Batman: Hush is a 2019 American animated superhero film featuring the DC Comics superhero Batman and loosely based on the 2002 comic book story arc of the same name. It is the thirteenth installment of the DC Animated Movie Universe and the 35th overall film of the DC Universe Animated Original Movies. In the film, Batman forms an alliance with Catwoman to defeat a new villain named Hush, who knows all of Batman's secrets and targets the key figures in his life.

Plot 
After Batman rescues an abducted child from Bane for a ransom, Lady Shiva approaches Batman to inform him of an unknown Lazarus Pit intruder and requests his help in identifying the intruder. Batman agrees to do so as Catwoman steals the ransom. While pursuing her, a masked vigilante shoots through Batman's grapple line, causing him to fall onto the sidewalk and crack his skull. Catwoman rescues him from a gang of criminals who tried to unmask him, but Batgirl chases her away. Batgirl takes Batman back to the Batcave where Alfred and Dick Grayson create an alibi for how Bruce Wayne suffered the injury. Alfred contacts Bruce's childhood friend Thomas Elliot, a renowned brain surgeon, to aid his skull. When Bruce declares himself ready to be Batman again two weeks earlier than Thomas advised him to be up and around, Alfred gives him a new bulletproof batsuit with a padded cowl for better skull protection. Meanwhile, Catwoman delivers the ransom to Poison Ivy, who has been controlling her with a hypnotic kiss. The masked vigilante who shot Batman then arrives to confront Ivy about the ransom and gives her Kryptonite.

Batman helps Amanda Waller retrieve Bane from police custody in return for information. Waller uses the special tranquilizers supplied by him to stop Bane from escaping police custody and capture him herself. Batman later reluctantly works with Catwoman to find Ivy, following a lead given by her to Metropolis. There, Batman confronts Lex Luthor, now a probationary member of the Justice League after helping them defeat Cyborg Superman, about delivery list of an ethylene compound utilized by Ivy. Ivy uses Kryptonite lipstick to take control of Superman and orders him to kill Catwoman and Batman. Catwoman pushes Lois Lane off a building to free Superman from the mind control. After Ivy is defeated, she reveals she was acting on the orders of a vigilante known only as "Hush".

Hush later kidnaps the Joker to persuade Harley Quinn into attacking an opera Bruce, Selina, and Thomas are attending. During the commotion, Hush lures Thomas outside and kills him, framing the Joker for the murder, much to Batman's anger. The Joker attempts to claim his innocence before Batman brutally beats him and nearly kills him. Following the Joker's arrest and Thomas' funeral, Bruce deduces that Hush knows he is Batman. While on patrol, Hush catches Batman's attention and confronts him, although Hush tricks him by using mirrors.

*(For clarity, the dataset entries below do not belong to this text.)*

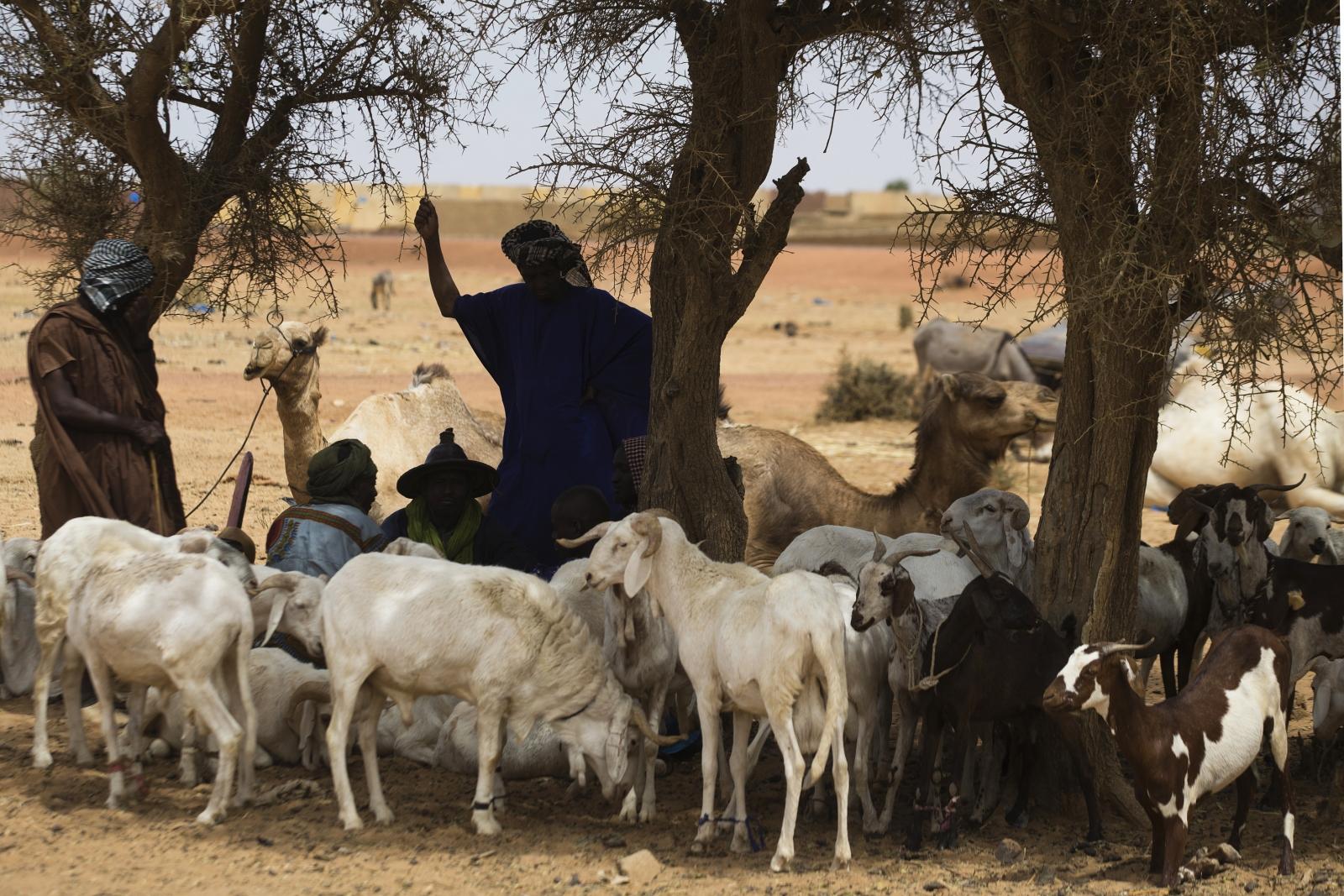Jihadist threat in Mali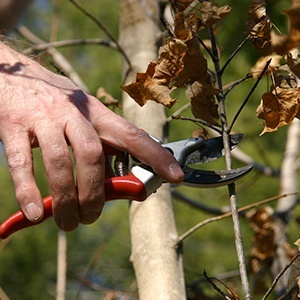 dormant-pruning.jpg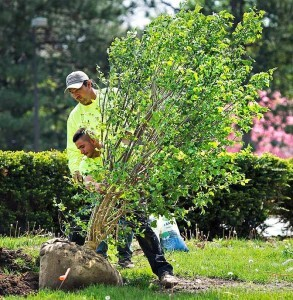 Our Services of Five Star Tree Services 156 Duncan Rd - Photo 25 of 34
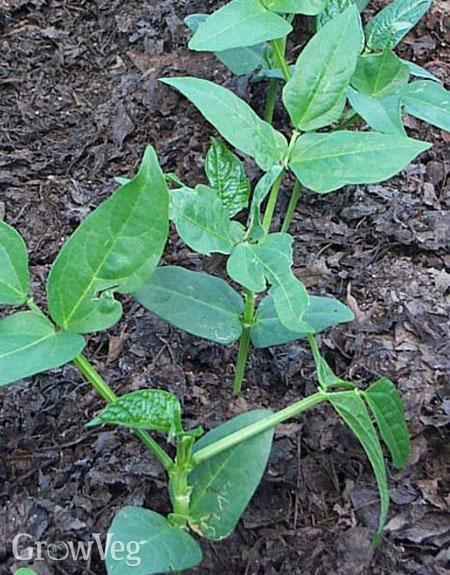 Crowder pea seedlings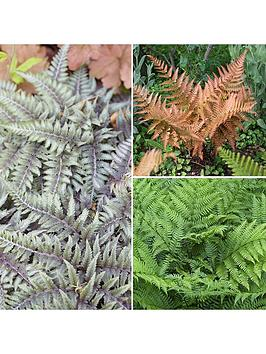 colourful-hardy-fern-collection-3-colours-in-9cm-pots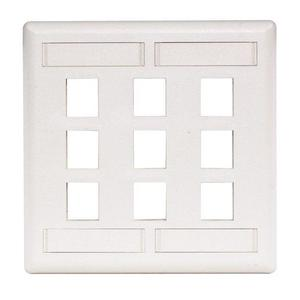 Hubbell-Premise IFP29W PLATE,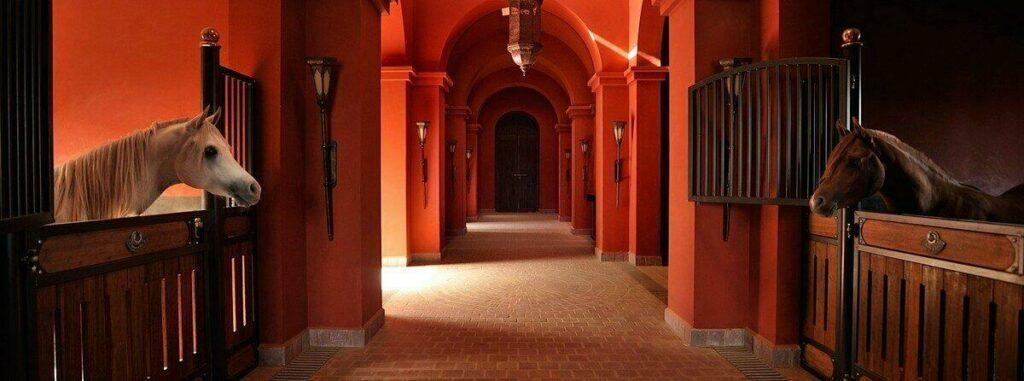 Haras Selman Marrakech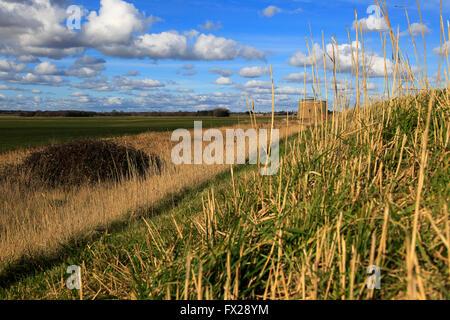 Marshland landscape on flat between Bawdsey and Alderton, Suffolk, England, UK from coastal defence dyke wall - Stock Photo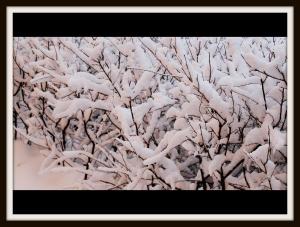 winterwonderland2013-2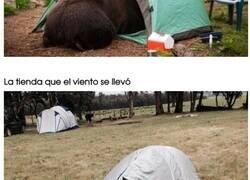 Enlace a Personas que se fueron de acampada y las cosas no salieron como las planearon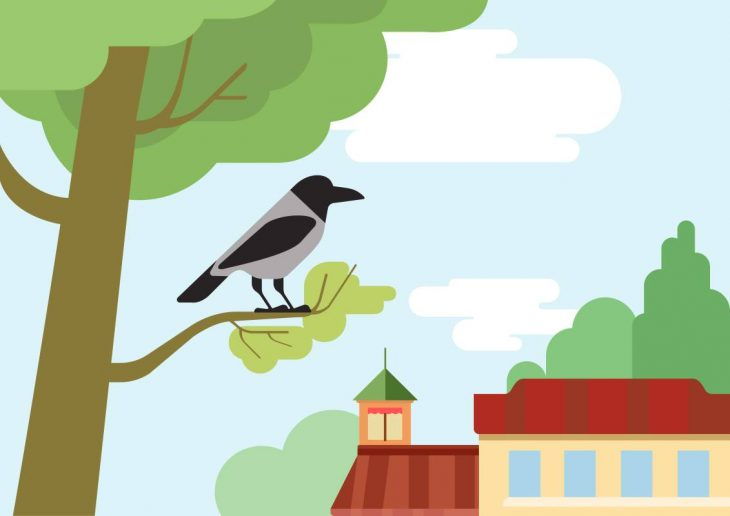 House Crows
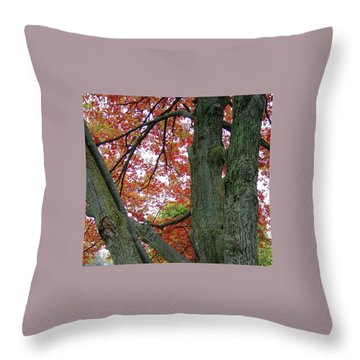 Seeing Autumn Throw Pillow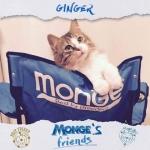Ginger  nata una stella  mongesfriends monge mongeofficial petfoodhellip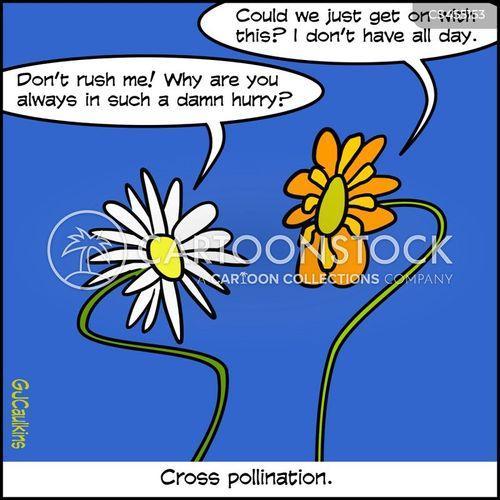 fertilization cartoon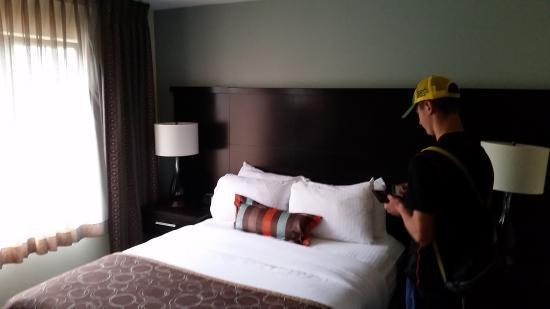 Staybridge Suites Hotel Tulsa - Woodland Hills : Queen Suite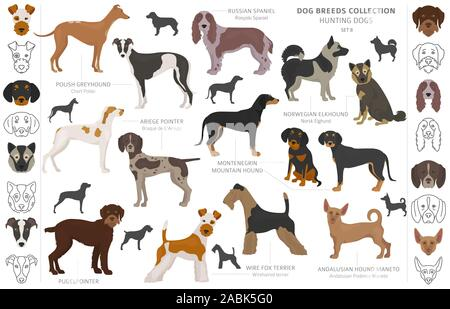Hunting dogs collection isolated on white clipart. Flat style. Different color, portraits and silhouettes. Vector illustration - Stock Photo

He then threatens to hurt everyone close to him, prompting Batman to reveal his identity to Catwoman. Bruce takes Selina to the Batcave, where she meets Dick and Alfred and learns of Bruce's son Damian. The two become a crime-fighting couple, but Hush later lures Dick and Selina to Thomas’ grave, where they are attacked by Scarecrow. Dick is incapacitated by Scarecrow's fear toxin while Hush kidnaps Selina.

Shortly after, Commissioner James Gordon informs Bruce of a break-in at Thomas’ office. While investigating, Batman learns that one of Thomas' patients was someone using the alias of crossword puzzle inventor Arthur Wynne, leading him to suspect the Riddler was behind the break-in. At Arkham Asylum, Batman interrogates Riddler, who reveals that he had deduced his secret identity while using the Lazarus Pit to cure his untreatable brain tumor, and took on the identity of Hush due to his lack of respect among other villains. However, Batman deduces that this "Riddler" is actually Clayface in disguise and, after defeating him, learns where the real Riddler has taken Selina: a factory whose name is an anagram of Arthur Wynne.

At the factory, Batman rescues Selina and defeats Riddler, who is growing weaker as the healing effects of the Lazarus Pit are wearing off. With the building about to explode, Batman risks his own life to try and save Riddler from falling into a vat of molten metal. Realizing this, Selina cuts the grapple line holding Riddler and lets him fall to his death to give Batman enough time to escape. Once they reach safety, Batman and Selina argue over the latter's actions and decide to call off their relationship due to Selina being unable to cope with Bruce's moral code.

Voice cast

Penguin, Two-Face, and Mr. Freeze appear in unvoiced cameos in a montage scene of Batman and Catwoman fighting crime together.

Production
Batman: The Animated Series alumni Kevin Conroy (Batman) and Mark Hamill (the Joker) teased producing an animated adaptation of Hush during a panel at Canada's Fan Expo in 2016. In July 2018, an animated adaptation of Batman: Hush was announced.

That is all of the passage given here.